**Required actions:**
[1] Translate this sentence from the forum thread into Spanish: "I'm here keeping the household going and caring for our kids."
[2] Reproduce the forum thread word for word from "Did I do the" to "(Jul 22, 2012)".

** START Passage **

# Question re: cake eating



## StillRemains (Aug 9, 2012)

It's now been almost 3 weeks since husband left. We did talk when he came by to pick something up and it went really well. He even decided not to take what he had come to pick up, which I thought was a little strange but I tried not to read anything into that at the same time. Then no contact at all the next day. Today he emails and texts me again and he is wanting to know about kids' day and what they are doing. I gave him a couple short answers and then said I was making dinner and he could text me later if he wanted. That was REALLY hard for me to do because what I really wanted to do was keep talking with him because I miss him! But I feel like if I do that and he can get daily updates, he might feel more like he's not really missing out on anything. 

Is this what I've seen referred to as cake eating? Because I feel like that's what he's doing, having his cake and eating it too! He's out living the single life and shirking his responsibilities yet wants to know what we're doing. It's hurtful to me because I don't have the luxury of running away from my responsibilities! I'm here keeping the household going and caring for our kids. My oldest had another breakdown last night and said it feels like dad died in a way only worse because at least when someone dies, they don't choose to leave you. I think if only he could see what he's doing to his kids, but then deep down, I know that won't matter because the only person he cares about right now is himself. He still swears there is no one else but I am finding it so hard to believe anything else could pull him away from his kids like this! 

Did I do the right thing to say that? I feel like we did make progress with our talk so part of me feels bad for brushing him off because what if he was pulling in and I pushed him further away. But then part of me feels like he is never coming back anyway and it's best for me to detach as much as possible. OMG, I hate this so much!!


----------



## Frostflower (Jul 22, 2012)

StillRemains said:


> It's now been almost 3 weeks since husband left. We did talk when he came by to pick something up and it went really well. He even decided not to take what he had come to pick up, which I thought was a little strange but I tried not to read anything into that at the same time. Then no contact at all the next day. Today he emails and texts me again and he is wanting to know about kids' day and what they are doing. I gave him a couple short answers and then said I was making dinner and he could text me later if he wanted. That was REALLY hard for me to do because what I really wanted to do was keep talking with him because I miss him! But I feel like if I do that and he can get daily updates, he might feel more like he's not really missing out on anything.
> 
> Is this what I've seen referred to as cake eating? Because I feel like that's what he's doing, having his cake and eating it too! He's out living the single life and shirking his responsibilities yet wants to know what we're doing. It's hurtful to me because I don't have the luxury of running away from my responsibilities! I'm here keeping the household going and caring for our kids. My oldest had another breakdown last night and said it feels like dad died in a way only worse because at least when someone dies, they don't choose to leave you. I think if only he could see what he's doing to his kids, but then deep down, I know that won't matter because the only person he cares about right now is himself. He still swears there is no one else but I am finding it so hard to believe anything else could pull him away from his kids like this!

** END Passage **
** START Records supplied **

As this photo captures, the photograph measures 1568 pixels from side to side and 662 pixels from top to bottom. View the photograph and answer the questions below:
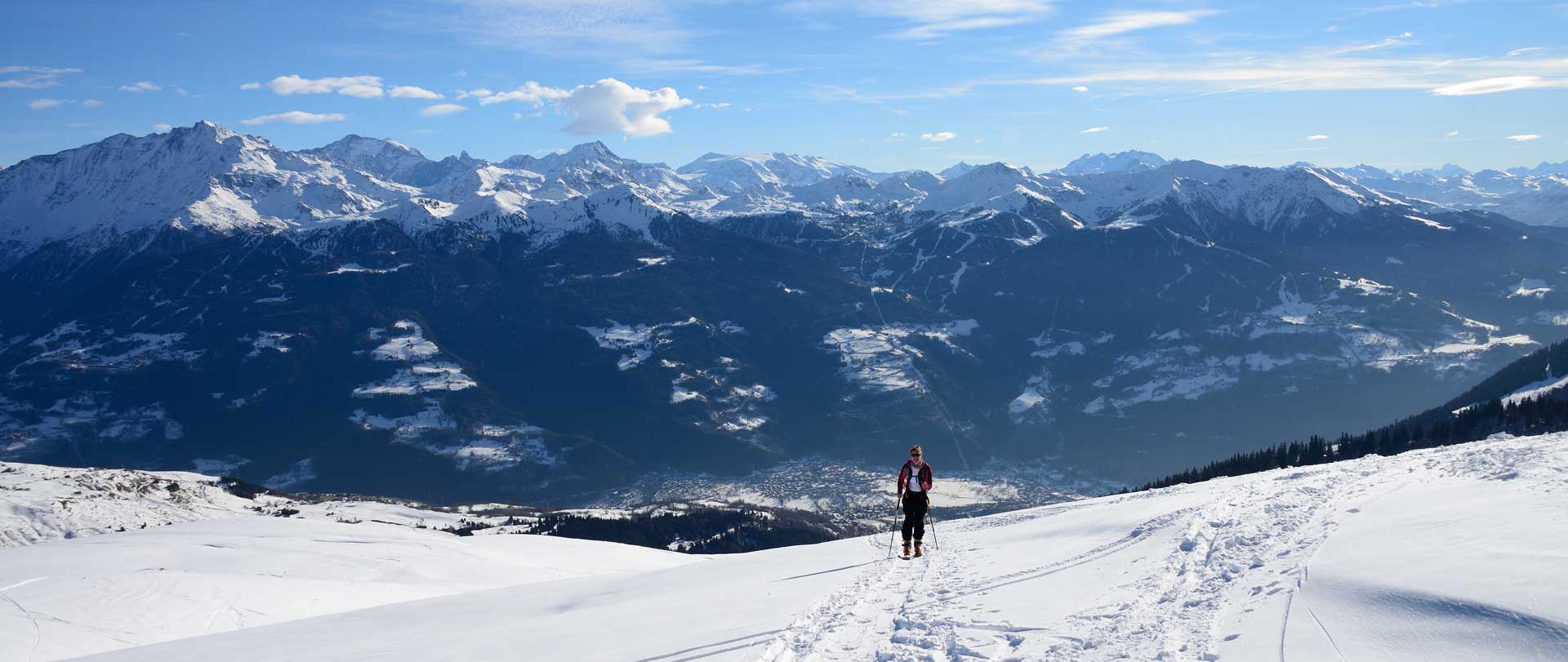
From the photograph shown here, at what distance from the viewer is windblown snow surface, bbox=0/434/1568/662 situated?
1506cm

** END Records supplied **
** START Records supplied **

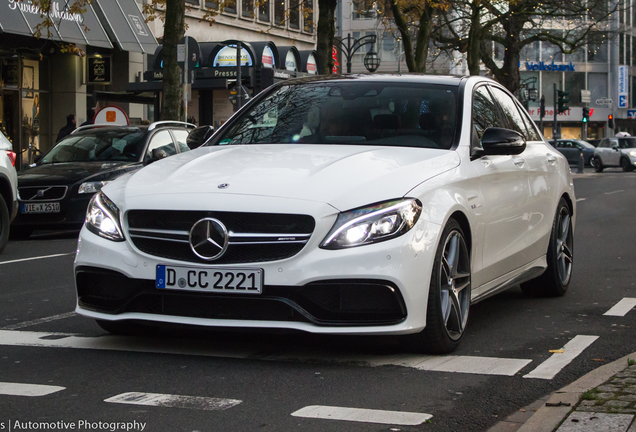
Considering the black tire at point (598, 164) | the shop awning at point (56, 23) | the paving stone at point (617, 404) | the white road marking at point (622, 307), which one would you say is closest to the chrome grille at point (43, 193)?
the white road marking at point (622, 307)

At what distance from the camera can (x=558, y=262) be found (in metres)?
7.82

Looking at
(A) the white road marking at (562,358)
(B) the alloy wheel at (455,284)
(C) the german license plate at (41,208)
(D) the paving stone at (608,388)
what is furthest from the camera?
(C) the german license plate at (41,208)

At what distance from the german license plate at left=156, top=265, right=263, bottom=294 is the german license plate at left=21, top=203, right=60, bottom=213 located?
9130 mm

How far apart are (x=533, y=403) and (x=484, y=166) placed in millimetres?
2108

** END Records supplied **

**Set of answers:**
[1] Estoy aquí manteniendo el hogar en marcha y cuidando de nuestros hijos.

[2]
Did I do the right thing to say that? I feel like we did make progress with our talk so part of me feels bad for brushing him off because what if he was pulling in and I pushed him further away. But then part of me feels like he is never coming back anyway and it's best for me to detach as much as possible. OMG, I hate this so much!!


----------



## Frostflower (Jul 22, 2012)